UK fears for DTT over 4G interference
The UK government has admitted that nearly 2 million digital terrestrial households could have their service disrupted by 4G LTE mobile services as they roll out over the next few years.
This has met criticism from the broadcasting community, which has already had to contend with the threat of future erosion of DTT spectrum from LTE services hungry for extra bandwidth.
The UK’s culture minister Ed Vaizey has now confirmed in a written answer to a question in the country’s parliament that around 945,000 individual UK households using signal amplifiers, along with a further 953,000 homes with communal aerials, could experience TV interference when 4G mobile networks are launched. This followed a consultation involving regulator Ofcom on co-existence of DTT services and new mobile services in the 800MHz band, which concluded that households within about 2 Kms (1.25 miles) of an LTE mast would be affected. Up to 10,000 homes would not be able to receive a DTT signal at all, and would have to resort to satellite, cable or IPTV.
The government had already laid plans to tackle the problem by requiring the mobile carriers setting up 4G networks to foot the bill for alleviating the interference. This would create a fund of £180 million ($290 million) administered by a new independent agency called MitCo. This would distribute filters to affected homes, hooking up with the existing digital TV box to block out noise.
But, broadcasters are arguing these measures are inadequate and urging the government to take additional money from the auctioning of 4G spectrum to telecoms companies to pay for more comprehensive measures, presumably including some spectrum replanning. The auction of 4G spectrum is expected to raise around £2.5 billion ($4 billion) for the government, so there is potential to donate more for dealing with DTT interference.
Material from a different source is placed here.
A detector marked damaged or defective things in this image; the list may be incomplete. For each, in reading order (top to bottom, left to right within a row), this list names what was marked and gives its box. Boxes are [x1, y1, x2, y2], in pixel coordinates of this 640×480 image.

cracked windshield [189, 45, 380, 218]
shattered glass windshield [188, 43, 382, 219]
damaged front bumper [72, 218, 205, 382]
Among the strongest critics of the 4G process has been the BBC, whose director of policy and strategy John Tate said: “4G is a great development but should not be allowed to interfere with people’s TV reception. There are plans in place that aim to reduce this interference, but we believe that sufficient money should be deducted from the 4G auction proceeds to prevent it altogether. This is based on the established principle that the polluter pays.”